ОБЯЗАТЕЛЬНОЕ ЗАДАНИЕ 1 – Перепечатайте из исходного текста отрывок, начиная со слов «Конечно, я вижу» и заканчивая словами «установкам и политикам.» включительно.
ОБЯЗАТЕЛЬНОЕ ЗАДАНИЕ 2 –
Ответьте по исходному тексту:
(а) Как автор определяет свои взгляды?
(б) Вместе с кем автору пришлось участвовать в политике в годы перестройки?
(в) Как автор назвал одну из своих философских притч?
ОБЯЗАТЕЛЬНОЕ ЗАДАНИЕ 3 – Перечислите всех людей, которых исходный текст называет по имени или фамилии.

ИСХОДНЫЙ ТЕКСТ –
Конечно, я вижу большую диспропорцию в том, что задумано, и что потом осуществлялось в ходе перестройки. Здесь для меня большое противоречие. Конечно, всякий сильный человек, а я себя считаю сильным человеком, всегда сохраняет какие-то надежды. Но я сказал бы так: у меня господствует пессимизм с легкой надеждой. Для меня, в личном плане, неудача и конец перестройки — это не трагедия. Как реалист я вижу и понимаю, что всякая идея не воплощается в жизнь в адекватном виде. История говорит об этом. Свои идеи о гуманном, демократическом обществе, о социализме, новой цивилизации реального гуманизма, я давно развивал в книгах, связывая эти идеи с марксизмом, традициями мировой и русской гуманистической философии. Многие годы я это делал с помощью, а чаще — вопреки господствующим политическим установкам и политикам.
В годы перестройки мне самому вместе с Горбачевым пришлось участвовать в политике. И я вижу здесь и плюсы, и минусы. Я не согласен с теми, кто видит только минусы. Перестройка сыграла очень важную роль в судьбе России.
Сегодня, сейчас я свои идеи стремлюсь выразить не через политику, а через науку. И сейчас я занят построением новой философии гуманизма. И мои взгляды я могу определить как «философию нового (реального) гуманизма». Основой и отправной точкой этой философии являются взгляды Маркса, в особенности молодого, и, конечно, вся гуманистическая традиция, которая была в истории философии и современной философии. В особенности мне близки Эрих Фромм, Хаксли и традиции русской классической литературы. Ф.М.Достоевский, Л.Н.Толстой, В.Соловьев и др.
Что касается практики, то я считаю, что ориентация на новое гуманное, демократическое общество с приоритетом общечеловеческих, глобальных проблем, общество, которое я называю «обществом реального гуманизма», новой цивилизации — гуманной и демократической, это, как мне кажется, и будет судьбой человечества. И я ориентируюсь именно на нее и жажду ее. А это значит, что неизбежно будет социалистическая ориентация. Социалистическая ориентация, я не говорю — «социализм». Ориентация на гуманное, демократическое общество. Вот это для меня главное.
* * *
Лет 15 назад я начал писать философские притчи. Я тогда находился в очень большой оппозиции к партийным властям и одну из притч назвал “Печаль жизни”: “Они думают, что они делают историю. Они так думают, но и бог с ними”. Это я о тех людях, которые меня тогда и травили и преследовали. “А мы будем жить. Жизнь — это страдание, но мы будем жить, творить эту жизнь. Мы будем утверждать жизнь, хрупкую и уже почти исчезающую. Может быть, кому-то она нужна. Неясно это все. А страдания ее напрасны? Может быть, придут еще когда-нибудь другие люди, лучше нас выражающие то, что они люди, и все наши сомнения и проблемы вдруг разом решатся? Не верю, к сожалению. Нереально все это, хотя — как хочется и как хорошо! И живу я теперь в надежде: еще когда-нибудь совершится то чудо или явь, которых нет. Не откроют нам все, но дадут то, что впереди. Значит, и надо жить и страдать”.

ИЗВЛЕЧЕННЫЕ ДАННЫЕ –
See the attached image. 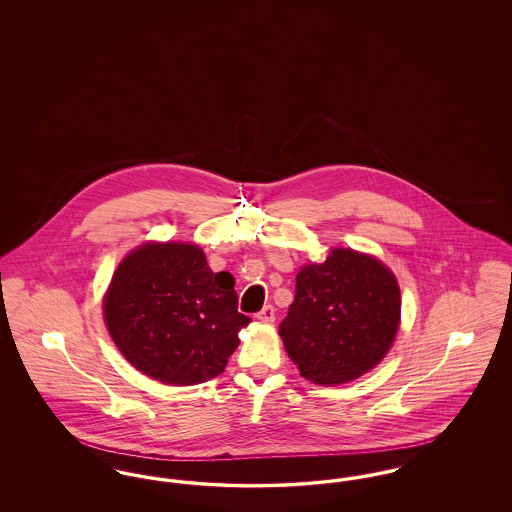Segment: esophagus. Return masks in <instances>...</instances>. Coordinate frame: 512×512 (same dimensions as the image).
<instances>
[{"instance_id":"obj_1","label":"esophagus","mask_w":512,"mask_h":512,"mask_svg":"<svg viewBox=\"0 0 512 512\" xmlns=\"http://www.w3.org/2000/svg\"><path fill=\"white\" fill-rule=\"evenodd\" d=\"M257 318H259L261 322H267V324L274 322V318H276L274 307H272V305H265V307H263V309L257 313Z\"/></svg>"}]
</instances>
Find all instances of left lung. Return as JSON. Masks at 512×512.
<instances>
[{"instance_id": "obj_1", "label": "left lung", "mask_w": 512, "mask_h": 512, "mask_svg": "<svg viewBox=\"0 0 512 512\" xmlns=\"http://www.w3.org/2000/svg\"><path fill=\"white\" fill-rule=\"evenodd\" d=\"M401 293L378 259L334 249L295 278V299L280 338L301 376L345 384L378 365L399 328Z\"/></svg>"}]
</instances>
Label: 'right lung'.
<instances>
[{"mask_svg": "<svg viewBox=\"0 0 512 512\" xmlns=\"http://www.w3.org/2000/svg\"><path fill=\"white\" fill-rule=\"evenodd\" d=\"M105 324L126 361L171 386L219 376L251 318L238 313L230 272H213L190 244H146L113 274Z\"/></svg>", "mask_w": 512, "mask_h": 512, "instance_id": "1", "label": "right lung"}]
</instances>
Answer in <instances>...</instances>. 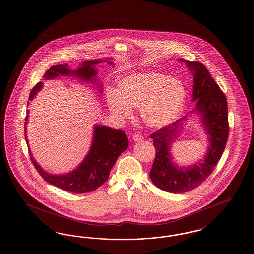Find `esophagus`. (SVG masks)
Wrapping results in <instances>:
<instances>
[{
	"label": "esophagus",
	"mask_w": 254,
	"mask_h": 254,
	"mask_svg": "<svg viewBox=\"0 0 254 254\" xmlns=\"http://www.w3.org/2000/svg\"><path fill=\"white\" fill-rule=\"evenodd\" d=\"M132 139H133L135 142H138V141H142V139H143V137H142V134H140V133H135V134L133 135Z\"/></svg>",
	"instance_id": "esophagus-1"
}]
</instances>
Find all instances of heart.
I'll list each match as a JSON object with an SVG mask.
<instances>
[{"instance_id": "heart-1", "label": "heart", "mask_w": 254, "mask_h": 254, "mask_svg": "<svg viewBox=\"0 0 254 254\" xmlns=\"http://www.w3.org/2000/svg\"><path fill=\"white\" fill-rule=\"evenodd\" d=\"M187 92L183 83L158 71L137 72L118 82L117 93L108 96L111 112L120 119H127L132 109H140L142 122L161 128L174 122L181 114Z\"/></svg>"}]
</instances>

ВЕРНЫЙ ОТВЕТ 1 –
Конечно, я вижу большую диспропорцию в том, что задумано, и что потом осуществлялось в ходе перестройки. Здесь для меня большое противоречие. Конечно, всякий сильный человек, а я себя считаю сильным человеком, всегда сохраняет какие-то надежды. Но я сказал бы так: у меня господствует пессимизм с легкой надеждой. Для меня, в личном плане, неудача и конец перестройки — это не трагедия. Как реалист я вижу и понимаю, что всякая идея не воплощается в жизнь в адекватном виде. История говорит об этом. Свои идеи о гуманном, демократическом обществе, о социализме, новой цивилизации реального гуманизма, я давно развивал в книгах, связывая эти идеи с марксизмом, традициями мировой и русской гуманистической философии. Многие годы я это делал с помощью, а чаще — вопреки господствующим политическим установкам и политикам.

ВЕРНЫЙ ОТВЕТ 2 –
(а) Как «философию нового (реального) гуманизма».
(б) Вместе с Горбачевым.
(в) «Печаль жизни».

ВЕРНЫЙ ОТВЕТ 3 – Горбачев, Маркс, Эрих Фромм, Хаксли, Ф.М.Достоевский, Л.Н.Толстой, В.Соловьев